The data set is imbalanced, particularly the viewed/not viewed classes, and so performance of the model will be measured by it’s f1-scores on each class. Since the model will be used to output estimates of probabilities it is important that the model performs well on both positive and negative classes.

The strategy itself will need real world testing to evaluate. There is some discussion of this in the conclusion.

The code and datasets for this blog are available here.

Data Preparation

Offers

The offers that Starbucks sent out are as follows. The reward is the value of product for a bogoff and value of the discount otherwise. Similarly the difficulty is the required spend to complete the offer.

The data is contained in the file portfolio.json which has the following schema.

  • id (String) - offer id
  • offer_type (String) - type of offer ie BOGO, discount, informational
  • difficulty (Int) - minimum required spend to complete an offer
  • reward (Int) - reward given for completing an offer
  • duration (Int) - time for offer to be open, in days
  • channels (List of Strings)

Dummy variables were used for the channels and the offers were given a simplified name, resulting in the following portfolio.

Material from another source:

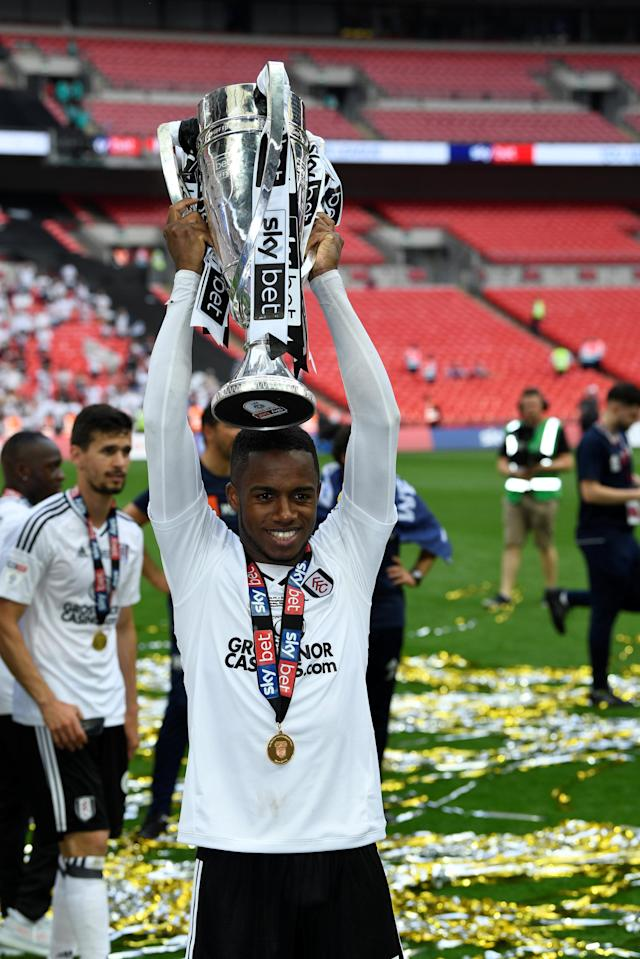 "Soccer Football - Championship Play-Off Final - Fulham vs Aston Villa - Wembley Stadium, London, Britain - May 26, 2018 Fulham's Ryan Sessegnon celebrates promotion to the Premier League with the trophy Action Images via Reuters/Tony O'Brien EDITORIAL USE ONLY. No use with unauthorized audio, video, data, fixture lists, club/league logos or ""live"" services. Online in-match use limited to 75 images, no video emulation. No use in betting, games or single club/league/player publications. Please contact your account representative for further details."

Offer ID Reward Difficulty Duration Offer Type Email Mobile Social Web Name
9b98b8c7a33c4b65b9aebfe6a799e6d9 5 5 7 bogo 1.0 1.0 0.0 1.0 bogo,5,5,7
f19421c1d4aa40978ebb69ca19b0e20d 5 5 5 bogo 1.0 1.0 1.0 1.0 bogo,5,5,5
ae264e3637204a6fb9bb56bc8210ddfd 10 10 7 bogo 1.0 1.0 1.0 0.0 bogo,10,10,7
4d5c57ea9a6940dd891ad53e9dbe8da0 10 10 5 bogo 1.0 1.0 1.0 1.0 bogo,10,10,5
fafdcd668e3743c1bb461111dcafc2a4 2 10 10 discount 1.0 1.0 1.0 1.0 discount,2,10,10
2906b810c7d4411798c6938adc9daaa5 2 10 7 discount 1.0 1.0 0.0 1.0 discount,2,10,7
2298d6c36e964ae4a3e7e9706d1fb8c2 3 7 7 discount 1.0 1.0 1.0 1.0 discount,3,7,7
0b1e1539f2cc45b7b9fa7c272da2e1d7 5 20 10 discount 1.0 0.0 0.0 1.0 discount,5,20,10
3f207df678b143eea3cee63160fa8bed 0 0 4 informational 1.0 1.0 0.0 1.0 informational,0,0,4
5a8bc65990b245e5a138643cd4eb9837 0 0 3 informational 1.0 1.0 1.0 0.0 informational,0,0,3

Events and Offers

All the events - offers received, viewed or completed as well as transactions are recorded in a single file - transcript.json. The columns available were

  • event (String) - record description (ie transaction, offer received, offer viewed, etc.)
  • person (String) - customer id
  • time (Int) - time in hours since start of test. The data begins at time t=0
  • value - (Dict of Strings) - either an offer id or transaction amount depending on the record

The rows of the frame look like the following:

Person Event Value Time
78afa995795e4d85b5d9ceeca43f5fef Offer Received {‘offer id’: ‘9b98b8c7a33c4b65b9aebfe6a799e6d9’} 0
389bc3fa690240e798340f5a15918d5c Offer Viewed {‘offer id’: ‘f19421c1d4aa40978ebb69ca19b0e20d’} 0
9fa9ae8f57894cc9a3b8a9bbe0fc1b2 Offer Completed {‘offer_id’: ‘2906b810c7d4411798c6938adc9daaa5’} 0
02c083884c7d45b39cc68e1314fec56c Transaction {‘amount’: 0.8300000000000001} 0

Most of the pre-processing for the model was needed here.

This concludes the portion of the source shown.